-------- Information given

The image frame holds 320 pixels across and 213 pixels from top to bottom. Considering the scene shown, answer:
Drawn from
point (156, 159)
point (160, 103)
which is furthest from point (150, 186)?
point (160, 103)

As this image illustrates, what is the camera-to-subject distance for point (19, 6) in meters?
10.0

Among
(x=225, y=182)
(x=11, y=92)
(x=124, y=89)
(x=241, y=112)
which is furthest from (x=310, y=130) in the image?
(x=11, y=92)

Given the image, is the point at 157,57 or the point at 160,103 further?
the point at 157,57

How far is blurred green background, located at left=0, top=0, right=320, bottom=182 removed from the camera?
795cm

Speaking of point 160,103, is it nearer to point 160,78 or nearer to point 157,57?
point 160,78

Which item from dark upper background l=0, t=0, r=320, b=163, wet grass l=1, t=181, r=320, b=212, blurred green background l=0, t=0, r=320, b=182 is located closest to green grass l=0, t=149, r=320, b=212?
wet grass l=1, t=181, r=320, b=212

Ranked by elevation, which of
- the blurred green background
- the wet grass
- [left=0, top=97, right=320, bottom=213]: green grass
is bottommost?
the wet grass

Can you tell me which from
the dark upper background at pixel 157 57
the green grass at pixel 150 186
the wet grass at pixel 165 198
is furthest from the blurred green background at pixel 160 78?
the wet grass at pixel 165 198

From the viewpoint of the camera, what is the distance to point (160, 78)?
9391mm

----------------

Copy the data above exactly. Every line must be included.

The image frame holds 320 pixels across and 213 pixels from top to bottom. Considering the scene shown, answer:
Drawn from
point (156, 159)
point (160, 103)
which is furthest from point (150, 186)?
point (160, 103)

As this image illustrates, what is the camera-to-subject distance for point (19, 6) in meters?
10.0

Among
(x=225, y=182)
(x=11, y=92)
(x=124, y=89)
(x=241, y=112)
which is furthest from (x=310, y=130) in the image?
(x=11, y=92)

Given the image, is the point at 157,57 or the point at 160,103 further?
the point at 157,57

How far is blurred green background, located at left=0, top=0, right=320, bottom=182 removed from the camera?
795cm

Speaking of point 160,103, is it nearer to point 160,78 or nearer to point 157,57?
point 160,78

Which item from dark upper background l=0, t=0, r=320, b=163, wet grass l=1, t=181, r=320, b=212, blurred green background l=0, t=0, r=320, b=182 is located closest to green grass l=0, t=149, r=320, b=212?
wet grass l=1, t=181, r=320, b=212

Ranked by elevation, which of
- the blurred green background
- the wet grass
- [left=0, top=97, right=320, bottom=213]: green grass
is bottommost?
the wet grass

Can you tell me which from
the dark upper background at pixel 157 57
the green grass at pixel 150 186
the wet grass at pixel 165 198
is furthest from the blurred green background at pixel 160 78?
the wet grass at pixel 165 198

From the viewpoint of the camera, what is the distance to point (160, 78)?
9391mm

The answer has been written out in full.